◆ SELECTED PASSAGE:

You are viewing a plain text version of this content. The canonical link for it is here.
Posted to dev@hive.apache.org by Edward Capriolo <ed...@gmail.com> on 2011/03/30 17:08:39 UTC

Jira issues

The number of open tickets keeps growing. Searching out keywords in
open issues is at this point very hard to do and real productivity
killer. I believe we should be much more pro-active about catching
issues as they open and routing them properly.

My comments on:

HIVE-2085 Document GenericUD(A|T)F.

This is the second ticket I have seen calling for "more
documentation". All tickets like these should be closed instantly
unless
1) User wants to write an xdoc or java doc and get it committed.
Otherwise user can update the wiki. There are many things that could
be documented "better" and having a ticket to remind us about each one
is not practical.

HIVE-2079 The warehouse directory shouldn't be 777'ed

We need to intercept these issues better and get better descriptions
of exactly what the person wants to do. Such as:
1) How does this currently work?
2) What would be better ?
3) What needs to be changed ?
4) What is the timeline ?

This will help the person get on the right track. It will also help us
figure out how actionable the issue is. As many of these tickets sound
nice, but some never come to fruition, then they sit indefinitely in
open state.

We need to be more aggressive in intercepting issues and not be afraid
to close them as LATER, WONT FIX. Otherwise we are never going to be
able to turn this around and the open issues are just going to keep
growing. Suggest users to the wiki for ROAD map or the IRC. So they
can discuss features before creating vague tickets.

Edward

Re: Jira issues

Posted by Edward Capriolo <ed...@gmail.com>.
On Wed, Mar 30, 2011 at 11:59 AM, Lars Francke <la...@gmail.com> wrote:
>> HIVE-2085 Document GenericUD(A|T)F.
>>
>> This is the second ticket I have seen calling for "more
>> documentation". All tickets like these should be closed instantly
>> unless
>>
>> 1) User wants to write an xdoc or java doc and get it committed.
>> Otherwise user can update the wiki. There are many things that could
>> be documented "better" and having a ticket to remind us about each one
>> is not practical.
>
> This is not a case of "better" documentation because there is
> virtually no documentation at all for this feature. And I can't create
> a patch for this because I just don't know enough.
>
> It is my opinion that if you close these kinds of tickets then every
> new feature that gets committed should only be allowed with
> accompanying documentation because otherwise all these features will
> be useless to most people who learn about Hive from the documentation
> and are unaware of them. In this case those issues should probably be
> assigned to whoever implemented the feature.

◆ INSTRUCTIONS:
**a)** In the Jira issues thread, which two resolutions does the opening post say the project should not be afraid to use when closing issues?
**b)** From the Jira issues thread, write out the stretch from "HIVE-2079 The warehouse" through "be better ?".

Saved entries:
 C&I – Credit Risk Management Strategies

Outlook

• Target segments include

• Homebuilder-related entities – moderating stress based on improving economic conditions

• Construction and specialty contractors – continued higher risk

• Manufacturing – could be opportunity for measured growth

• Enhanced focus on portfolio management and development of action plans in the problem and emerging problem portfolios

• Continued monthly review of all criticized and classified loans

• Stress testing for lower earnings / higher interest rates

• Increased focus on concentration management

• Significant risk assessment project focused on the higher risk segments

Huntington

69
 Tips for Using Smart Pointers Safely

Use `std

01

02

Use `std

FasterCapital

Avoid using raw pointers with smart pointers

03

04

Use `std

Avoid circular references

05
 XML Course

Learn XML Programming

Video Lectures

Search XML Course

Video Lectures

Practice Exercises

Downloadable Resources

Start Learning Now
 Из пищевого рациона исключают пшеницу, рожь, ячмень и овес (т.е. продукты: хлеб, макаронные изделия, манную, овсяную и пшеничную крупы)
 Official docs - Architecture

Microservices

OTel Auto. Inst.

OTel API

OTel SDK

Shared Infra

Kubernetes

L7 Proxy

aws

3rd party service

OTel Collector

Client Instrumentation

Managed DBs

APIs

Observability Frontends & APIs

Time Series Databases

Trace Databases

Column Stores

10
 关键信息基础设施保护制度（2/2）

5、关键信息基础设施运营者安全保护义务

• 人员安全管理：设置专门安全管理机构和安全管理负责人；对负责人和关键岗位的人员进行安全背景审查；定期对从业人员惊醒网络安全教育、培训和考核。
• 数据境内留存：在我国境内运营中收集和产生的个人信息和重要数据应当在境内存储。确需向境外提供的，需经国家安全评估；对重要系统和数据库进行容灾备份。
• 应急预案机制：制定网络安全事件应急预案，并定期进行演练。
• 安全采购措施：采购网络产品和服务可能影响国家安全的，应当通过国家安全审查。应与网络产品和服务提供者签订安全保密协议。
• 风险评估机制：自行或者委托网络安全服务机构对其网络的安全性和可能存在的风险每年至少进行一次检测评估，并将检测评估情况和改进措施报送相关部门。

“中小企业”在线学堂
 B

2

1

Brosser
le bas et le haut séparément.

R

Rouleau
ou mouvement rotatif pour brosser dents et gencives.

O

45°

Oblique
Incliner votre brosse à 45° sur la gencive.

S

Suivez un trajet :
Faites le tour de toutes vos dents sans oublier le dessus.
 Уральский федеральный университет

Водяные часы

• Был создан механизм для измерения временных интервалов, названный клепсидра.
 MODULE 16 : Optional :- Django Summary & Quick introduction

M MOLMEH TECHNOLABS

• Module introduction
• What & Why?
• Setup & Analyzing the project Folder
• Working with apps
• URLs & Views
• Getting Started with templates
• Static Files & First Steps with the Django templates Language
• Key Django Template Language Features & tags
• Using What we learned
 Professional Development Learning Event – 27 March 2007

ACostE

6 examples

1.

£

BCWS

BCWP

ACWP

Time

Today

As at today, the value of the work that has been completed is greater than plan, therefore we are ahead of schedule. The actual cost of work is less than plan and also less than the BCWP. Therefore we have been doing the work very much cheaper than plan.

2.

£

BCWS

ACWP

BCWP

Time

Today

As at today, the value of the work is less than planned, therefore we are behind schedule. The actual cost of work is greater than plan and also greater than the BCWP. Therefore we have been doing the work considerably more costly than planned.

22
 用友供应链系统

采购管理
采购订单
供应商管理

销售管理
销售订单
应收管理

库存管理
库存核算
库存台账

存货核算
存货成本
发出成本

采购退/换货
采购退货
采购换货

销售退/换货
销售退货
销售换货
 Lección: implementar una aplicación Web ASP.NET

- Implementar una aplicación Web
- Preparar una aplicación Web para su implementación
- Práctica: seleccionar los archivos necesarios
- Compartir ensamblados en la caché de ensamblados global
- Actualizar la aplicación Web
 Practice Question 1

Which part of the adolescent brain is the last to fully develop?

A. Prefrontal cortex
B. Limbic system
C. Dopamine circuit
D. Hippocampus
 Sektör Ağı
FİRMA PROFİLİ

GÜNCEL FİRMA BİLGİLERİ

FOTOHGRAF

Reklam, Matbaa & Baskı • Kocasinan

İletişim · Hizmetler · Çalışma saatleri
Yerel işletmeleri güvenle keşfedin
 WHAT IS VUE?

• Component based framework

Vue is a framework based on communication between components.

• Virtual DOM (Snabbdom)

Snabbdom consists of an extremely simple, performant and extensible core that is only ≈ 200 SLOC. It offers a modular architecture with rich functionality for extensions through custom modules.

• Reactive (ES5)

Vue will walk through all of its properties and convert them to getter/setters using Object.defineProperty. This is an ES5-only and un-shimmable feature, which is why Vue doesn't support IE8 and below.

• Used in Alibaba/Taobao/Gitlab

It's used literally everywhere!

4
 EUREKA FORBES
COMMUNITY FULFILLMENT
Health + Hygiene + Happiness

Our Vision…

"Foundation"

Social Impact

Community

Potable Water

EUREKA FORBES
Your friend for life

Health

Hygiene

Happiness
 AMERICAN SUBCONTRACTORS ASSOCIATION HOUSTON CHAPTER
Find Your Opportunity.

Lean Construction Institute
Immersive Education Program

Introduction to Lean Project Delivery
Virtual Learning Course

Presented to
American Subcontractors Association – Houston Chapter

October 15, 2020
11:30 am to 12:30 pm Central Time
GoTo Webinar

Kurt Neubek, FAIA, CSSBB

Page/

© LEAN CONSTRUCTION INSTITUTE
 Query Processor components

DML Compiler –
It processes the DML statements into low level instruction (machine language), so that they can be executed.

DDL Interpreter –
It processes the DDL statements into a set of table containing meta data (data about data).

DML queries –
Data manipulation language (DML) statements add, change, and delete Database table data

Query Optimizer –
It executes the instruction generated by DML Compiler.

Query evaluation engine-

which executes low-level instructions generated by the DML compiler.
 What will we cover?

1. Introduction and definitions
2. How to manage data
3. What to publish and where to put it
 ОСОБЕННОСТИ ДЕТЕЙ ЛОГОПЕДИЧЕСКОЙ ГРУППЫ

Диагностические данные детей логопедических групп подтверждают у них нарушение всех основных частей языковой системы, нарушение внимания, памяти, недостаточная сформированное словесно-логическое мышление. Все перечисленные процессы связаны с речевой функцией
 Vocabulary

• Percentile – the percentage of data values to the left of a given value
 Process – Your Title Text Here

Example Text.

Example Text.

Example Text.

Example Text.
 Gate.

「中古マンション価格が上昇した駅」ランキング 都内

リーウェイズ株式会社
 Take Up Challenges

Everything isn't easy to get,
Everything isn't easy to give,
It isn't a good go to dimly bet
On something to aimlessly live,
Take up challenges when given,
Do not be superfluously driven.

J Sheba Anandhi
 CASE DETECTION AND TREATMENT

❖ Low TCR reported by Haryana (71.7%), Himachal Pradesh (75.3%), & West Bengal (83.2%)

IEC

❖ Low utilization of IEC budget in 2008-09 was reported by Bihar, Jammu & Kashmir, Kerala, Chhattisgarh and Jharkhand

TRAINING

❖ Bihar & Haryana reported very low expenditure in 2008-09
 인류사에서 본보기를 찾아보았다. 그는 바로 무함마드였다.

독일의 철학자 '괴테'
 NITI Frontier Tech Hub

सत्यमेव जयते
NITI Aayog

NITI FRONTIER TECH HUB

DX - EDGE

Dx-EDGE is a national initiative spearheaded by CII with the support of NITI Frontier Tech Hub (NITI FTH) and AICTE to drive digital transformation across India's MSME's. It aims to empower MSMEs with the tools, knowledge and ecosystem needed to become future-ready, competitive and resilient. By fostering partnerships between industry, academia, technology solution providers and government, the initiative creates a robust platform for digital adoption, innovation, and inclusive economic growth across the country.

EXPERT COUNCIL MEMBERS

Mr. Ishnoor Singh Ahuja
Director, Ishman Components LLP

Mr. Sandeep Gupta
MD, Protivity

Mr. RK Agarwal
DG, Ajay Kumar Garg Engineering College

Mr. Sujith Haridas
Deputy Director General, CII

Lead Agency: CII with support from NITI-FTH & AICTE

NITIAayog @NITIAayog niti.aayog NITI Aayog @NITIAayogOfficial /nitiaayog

◆ RESPONSES:
**a)** LATER and WONT FIX.

**b)**
HIVE-2079 The warehouse directory shouldn't be 777'ed

We need to intercept these issues better and get better descriptions
of exactly what the person wants to do. Such as:
1) How does this currently work?
2) What would be better ?